I also lived in Greensboro, NC in 1999, and attended 20 or so games at Memorial Stadium (at the time, the oldest continuously operated affiliated minor league stadium, it was ~100 years old when they tore it down a few years later.
I suspect you are more interested in the amenities of the ballpark than the history, charm or even the game on the field. As for Community Field, after the reconstruction in the 2000's, the playing surface is as good as I've seen at any level of minor league baseball, or college baseball, and I've seen it shed water and recover better than a few major league stadiums I've visited in my lifetime.

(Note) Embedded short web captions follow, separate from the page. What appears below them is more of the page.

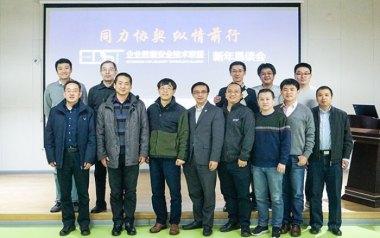 EDST(企业数据安全技术联盟)新年恳谈会在京成功举办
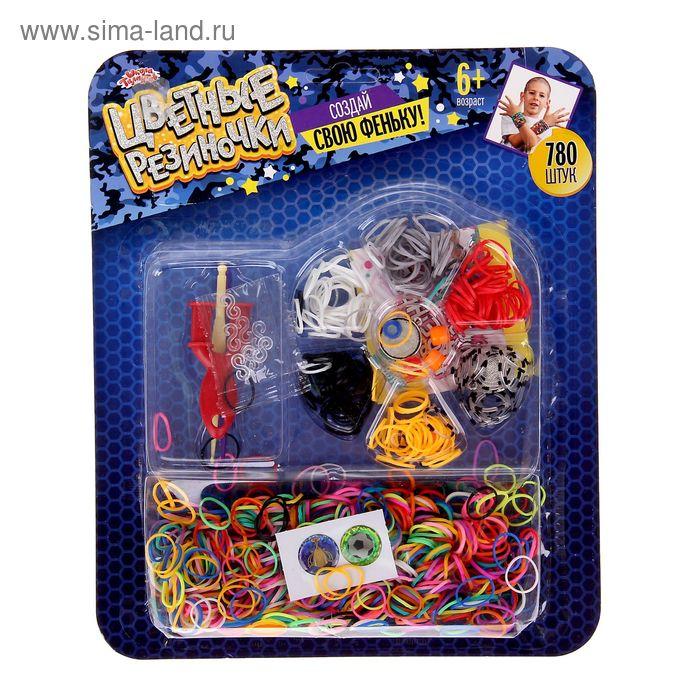 """Резиночки для плетения """"Футбол"""" разноцветные, набор 780 шт., 2 крючка, пяльцы, крепления, 2 шарма, инструкция"""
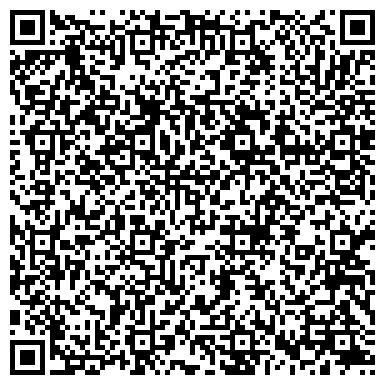 QR-код с контактной информацией организации ООО Ремонт ноутбука на Белорусской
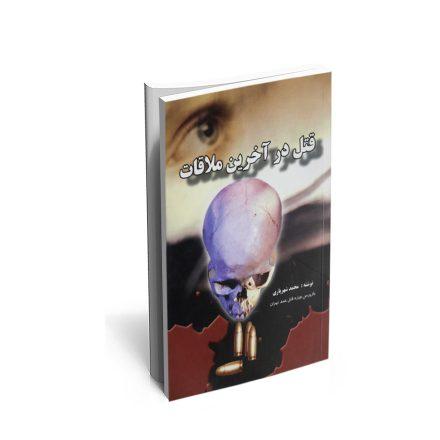 کتاب قتل در آخرین ملاقات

I'll really miss Community Field when my mother passes, as 250 miles is a long way to drive for a game. I am in love with that stadium, ownership and staff of the Bees.
For the price of my tickets, I often choose to arrive after the game has started, and I walk the parking lot and the one West of the field, where I've collected a dozen foul balls over the years. I got one each, each of my 2 visits this year alone.
Thirsty Thursdays, two 16 oz. PBRs, a brat, tips for the beer, and my GA seat, cost me $17 dollars. At Comiskey park, that doesn't even get me in the door, much less 2 beers. The gently used baseball I found under a car's front bumper in the parking lot, probably would cost me $6 alone.
Your review of this stadium saddened me. You somehow missed all the good points of Community Field, the Burlington Bees, and the whole wonderful experience I've enjoyed 100 or so times in 28 years.